Now lifted up by God to heaven, A name above all others given, This matchless name possessing.

And so, when Jesus' name is called, The knees of everyone should fall Where'er they are residing.

Then every tongue in one accord, Will say that Jesus Christ is Lord, While God the Father praising.

The Philippians would probably have known that hymn, they would have been singing along with Paul’s words. So what Paul is dong here is making his point sneak up on his listeners. He’s saying, you have proclaimed all along that Christ chose to empty himself of glory and power to live a life of a human being, that Christ chose to be a servant rather than a master.

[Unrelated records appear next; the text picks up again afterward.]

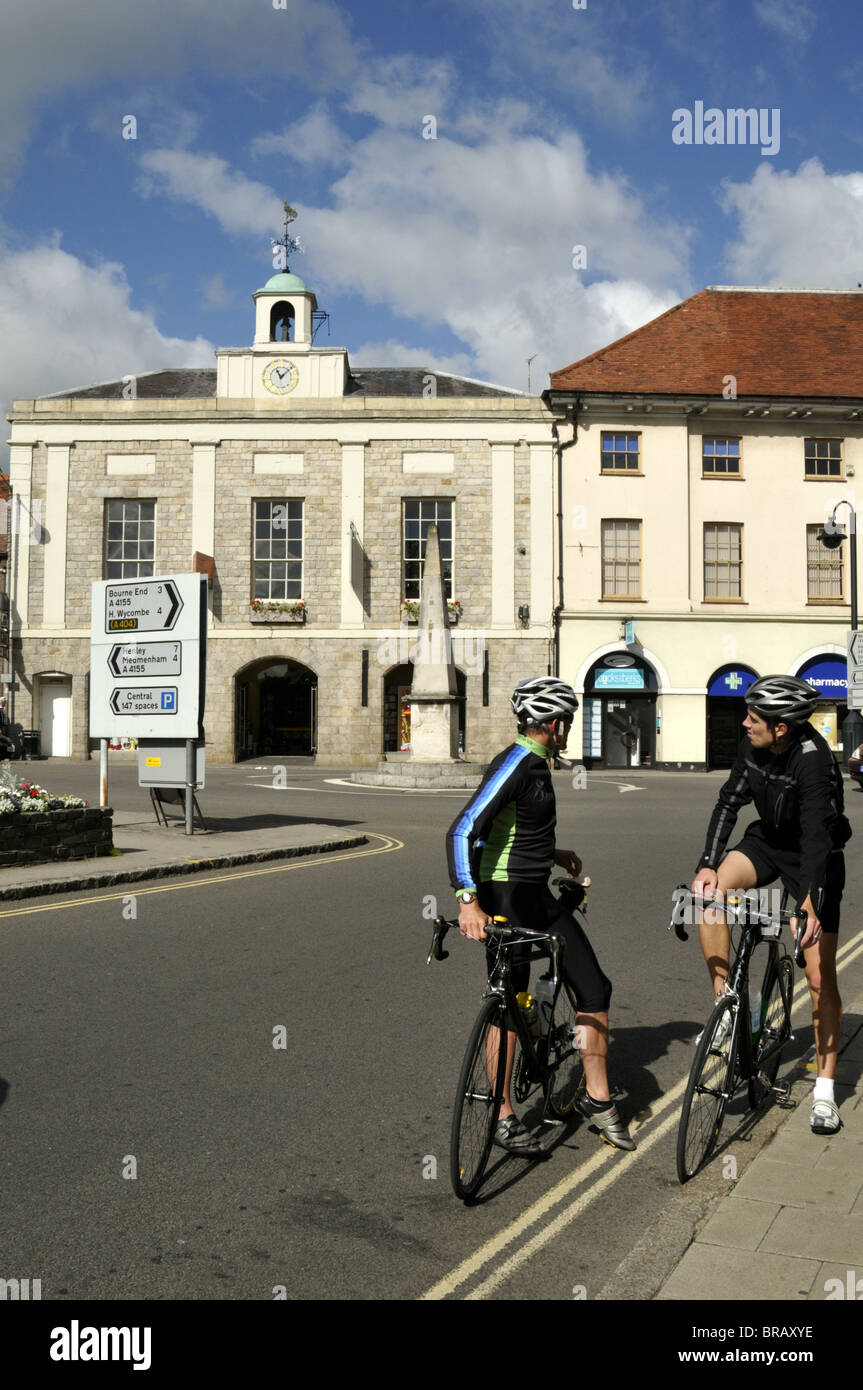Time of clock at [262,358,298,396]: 11:07
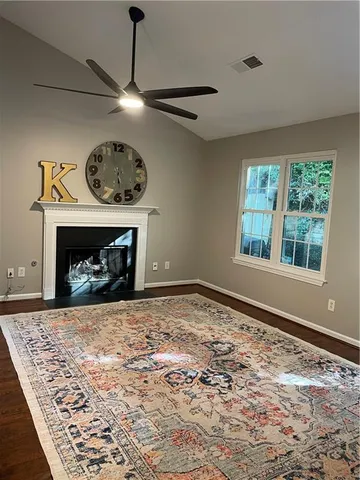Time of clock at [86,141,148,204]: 5:57
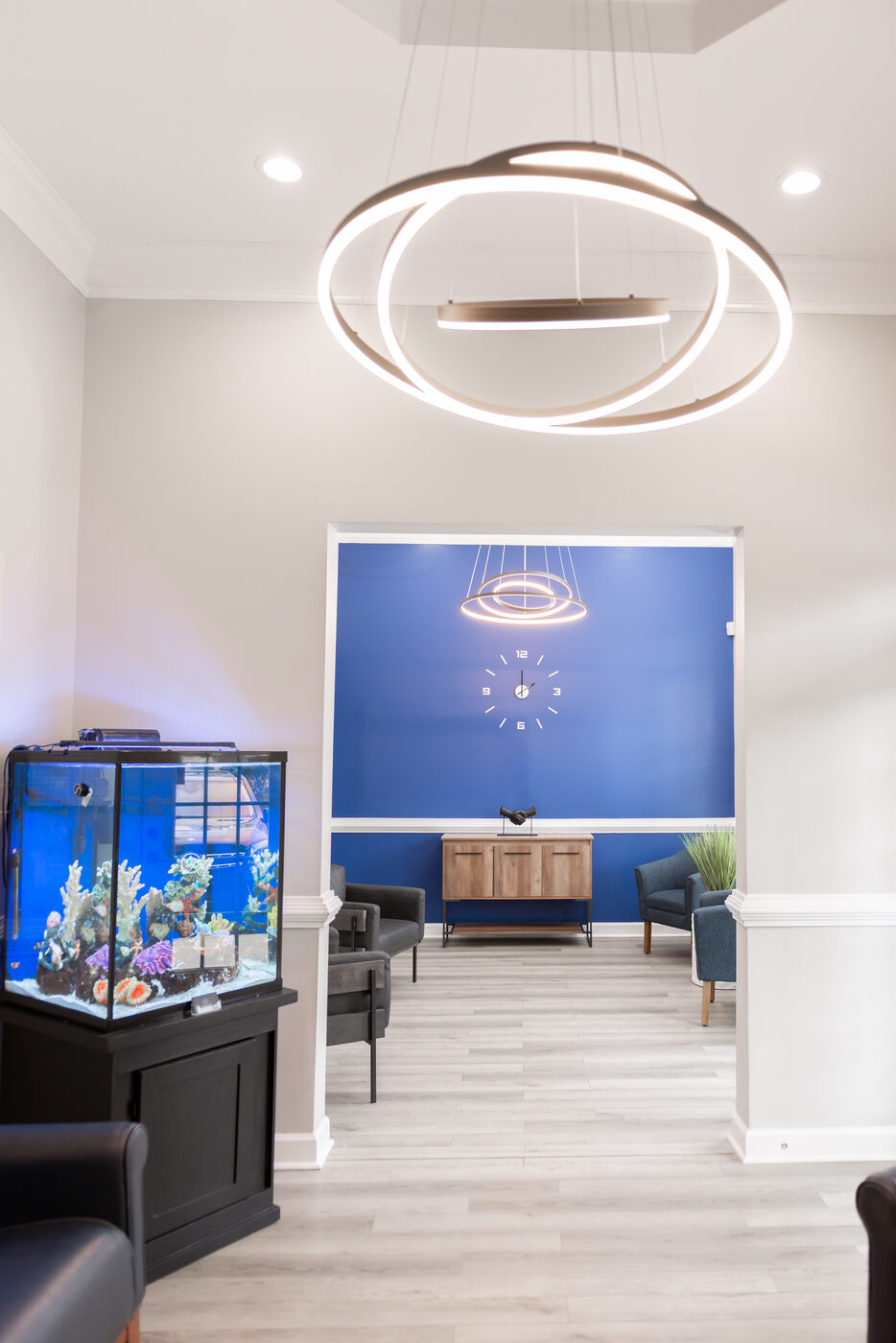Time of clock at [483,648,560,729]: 2:00
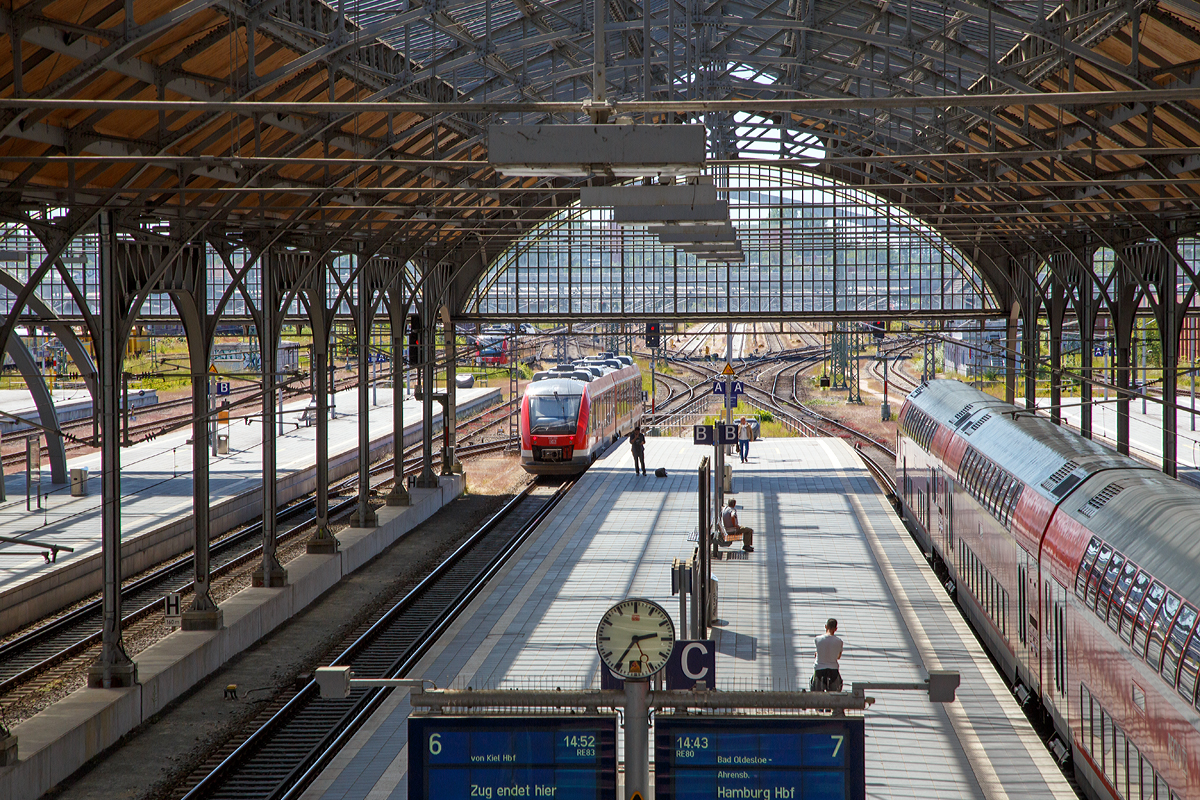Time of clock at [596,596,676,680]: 2:35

You have always proclaimed that Christ obeyed what God had in store for him, up to and including state execution on a criminal’s cross, and that out of that obedience, he was lifted to glory, exalted above all other names.

Paul says, you have proclaimed with me from the beginning that Christ chose to leave glory, chose to obey God’s will for his life, even through suffering and death, and that for this, Christ is exalted in glory.

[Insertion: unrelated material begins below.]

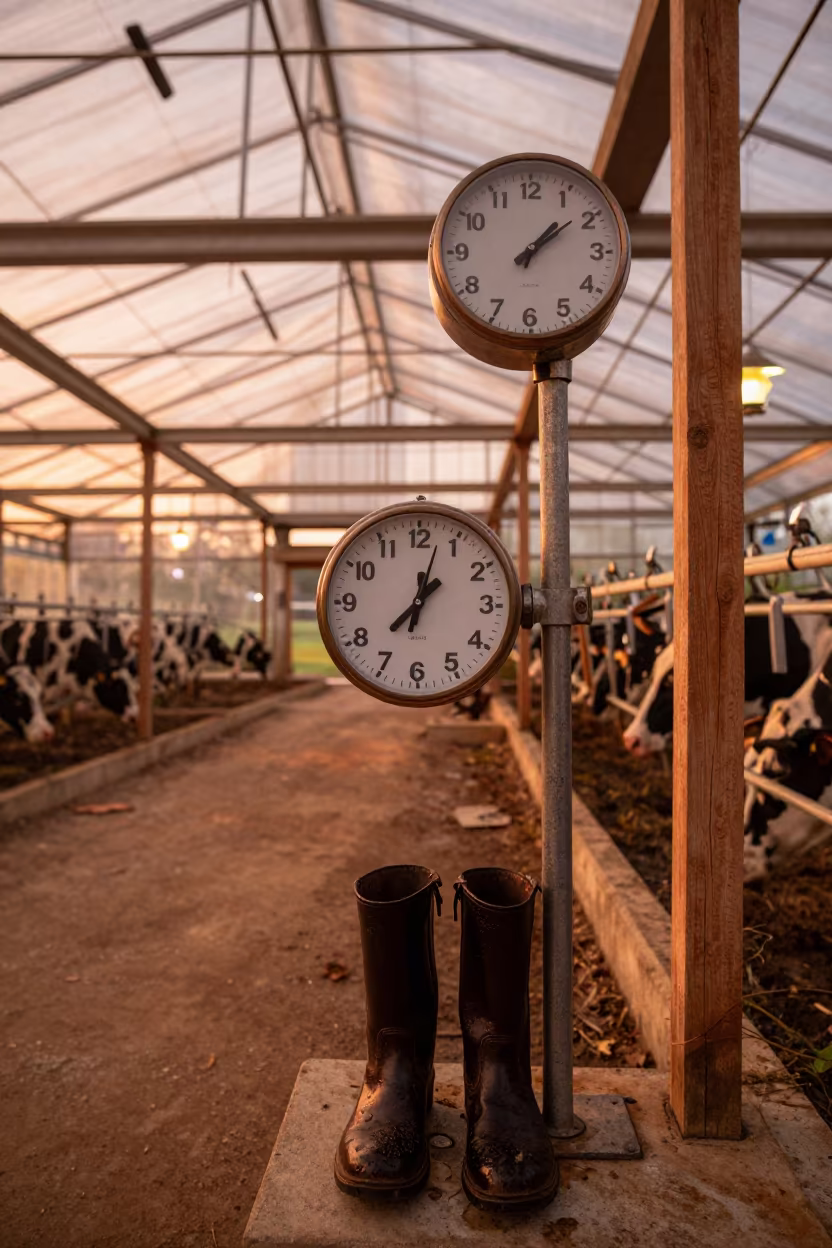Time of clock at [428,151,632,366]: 1:08
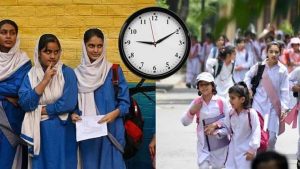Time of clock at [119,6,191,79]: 9:10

And Paul says, that is the same attitude that we are to have, as followers of Christ. Paul says that’s why he rejoices in prison, even in the face of death – because Paul left a life of privilege, he chose to be a servant of God, and he was confident that his obedience to God would spread the Gospel.

Yes, Paul is confident that whatever happens, he will be raised with Christ in glory. Yes, he is confident in life after death, a restored life eternal. But what Paul is trying to get across to the Philippians, and to us, today, is that our job as believers is to submit as servants to God. Have the same attitude among you that was also in Christ Jesus: the attitude of a servant.

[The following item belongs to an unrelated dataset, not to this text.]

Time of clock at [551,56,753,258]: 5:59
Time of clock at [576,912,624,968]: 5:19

For the Philippians, being God’s servants meant living in harmony with one another, and continuing to live as a church. The message was still young and new, and the Philippians had to continue to put themselves at risk but living this countercultural life. They had to live as servants to one another, to make others greater than themselves.

In the Greek and Roman world, being humble and serving others were not virtues. They were signs of weakness and worthlessness, and they could seriously hurt your standing in the community. Yet this is exactly what Paul has done, and it is exactly what he has called the Philippians to do.

In our world, I wonder if it’s the same. I wonder if we feel comfortable being servants, or if we would rather exalt ourselves. Do we think of other people as being better than us? Just, generally, think that about everybody? Do we care more about other people’s concerns than about our own? That is what we are called to.

I think it’s a little easier in our world. Humility and service are kind of respected in our culture. But the example of Christ, the example of Paul, the ideal that we’re called to fulfill, is of somebody who makes themselves less in order to serve other people. We are called to make ourselves less in order to become servants. So this week, I charge us each to examine ourselves. To look at our lives and see where we could lower ourselves to become greater servants. Do I have reputation, and clout? Do I have money? Do I have extra time or energy? What can I sacrifice of myself to better serve God by better serving people?

When we confessed Jesus Christ as our Savior, we confessed him our teacher. When we learned his teachings, we vowed to take him as our master. Now we become servants of this master, and no matter what is asked of us – no matter where the journey of service takes us – we have glory ahead of us. We have salvation before us. It doesn’t matter what we must set aside in God’s service; Christ gave up his glory, Paul gave up his freedom and his life, but for all of us… life awaits. Life awaits us. Amen.